Faithful Friends: On Tour in Worcester
As part of the Faithful Friends: On Tour pilgrimage the Revd Nick Ross took the group to his special place – the old Worcester Royal Infirmary in Worcester. Here he reflects on returning to a place of special meaning with friends of different faiths…
I haven’t been back to what was Worcester Royal Infirmary since the mid 80’s. It was my place of work…I was a nurse on one of the surgical wards. It is also where our older son spent months as a newborn with meningitis, and where both our children were christened. Although I might not have identified it at the time, in retrospect, I can see that it is also the place where I started to move back towards active Christian faith, as a result of my interaction with the hospital chaplain: an Anglican priest who presented a care for the spiritual needs of those of all faiths and none. It was this breadth of ministry and absence of any sense of some being inside and others outside God’s ‘camp’, that has shaped my faith and now shapes my ministry.
Going back to Worcester was quite strange in some ways. The infirmary is now the City Campus of the University of Worcester and Wheeley Lea Ward, where I worked, is now a set of classrooms. So much had changed and yet so much was still recognisable. I could identify where the nursing station used to be: the window where a confused patient had tried to jump out in the middle of the night: where particularly memorable patients had lain…and in some cases died.
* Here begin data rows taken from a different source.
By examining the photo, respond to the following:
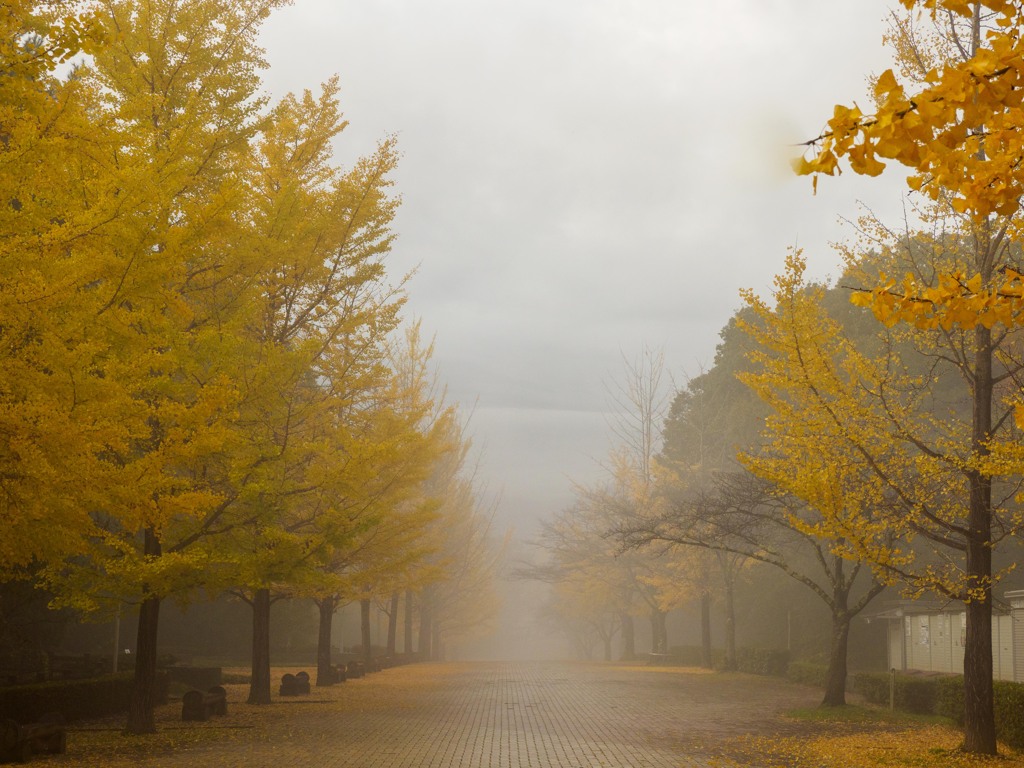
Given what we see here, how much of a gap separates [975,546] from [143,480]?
10617mm

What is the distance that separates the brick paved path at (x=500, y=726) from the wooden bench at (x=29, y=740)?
118cm

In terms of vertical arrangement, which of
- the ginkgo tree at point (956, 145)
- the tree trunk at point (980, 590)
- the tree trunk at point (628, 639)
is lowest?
the tree trunk at point (628, 639)

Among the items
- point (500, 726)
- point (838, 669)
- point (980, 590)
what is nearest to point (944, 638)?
point (838, 669)

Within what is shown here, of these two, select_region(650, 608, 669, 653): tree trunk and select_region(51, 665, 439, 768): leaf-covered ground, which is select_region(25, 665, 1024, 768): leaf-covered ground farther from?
select_region(650, 608, 669, 653): tree trunk

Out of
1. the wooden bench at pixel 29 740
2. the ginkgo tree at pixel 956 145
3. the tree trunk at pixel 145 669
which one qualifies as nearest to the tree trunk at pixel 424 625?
the tree trunk at pixel 145 669

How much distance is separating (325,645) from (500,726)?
10.6 meters

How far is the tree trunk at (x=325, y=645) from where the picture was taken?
22.8 m

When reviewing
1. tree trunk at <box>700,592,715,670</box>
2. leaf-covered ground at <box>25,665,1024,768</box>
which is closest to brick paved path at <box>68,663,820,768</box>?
leaf-covered ground at <box>25,665,1024,768</box>

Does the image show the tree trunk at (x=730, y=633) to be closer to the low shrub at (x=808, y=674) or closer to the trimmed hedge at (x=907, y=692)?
the low shrub at (x=808, y=674)

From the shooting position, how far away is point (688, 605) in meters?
41.2

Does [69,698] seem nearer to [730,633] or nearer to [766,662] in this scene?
[766,662]

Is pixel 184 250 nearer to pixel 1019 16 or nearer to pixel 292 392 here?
pixel 292 392

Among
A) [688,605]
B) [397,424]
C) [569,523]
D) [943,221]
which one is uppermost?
[943,221]

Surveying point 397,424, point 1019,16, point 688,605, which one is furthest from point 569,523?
point 1019,16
And I remembered how the chaplain would come to the ward once a week to conduct a service of prayer. Some came and sat to listen…some lay quietly in their beds…some did their best to ignore the chaplain’s presence and a few made it quite clear that they would much rather he wasn’t there.
It was a huge privilege to visit with friends of various faiths. In the act of remembering how things used to be, I was constantly reminded about how far the world…and I…had moved in the last thirty years. It was good to share this place with them and talk about how, in my case at least, spiritual life is shaped not by single well defined incidents, but by passages of time in which, often only when looking back, we can discern a shift of direction. I was reminded of ‘the butterfly effect’: the idea from chaos theory that whether or not a storm builds may be determined by the ephemeral movement of air created by a butterfly flying on one direction or another. Our faith journeys may, at times at least, make more sense in retrospect than they do while lived, and in our faith leadership we may never know when a word or a holding silence may be a turning point in someone else’s faith journey.
I’ve heard from that hospital chaplain since our visit to Worcester. He remembers my son fighting for his life on the children’s ward: he remembers christening my children and conducting an Old Testament funeral service for my father, a very secular Jew, who had had no contact with a synagogue since arriving in this country as a refugee from Nazi Germany. What took him completely by surprise, was that his actions…both in the particular and in his general ministry on the ward, had eventually guided me back to ordination.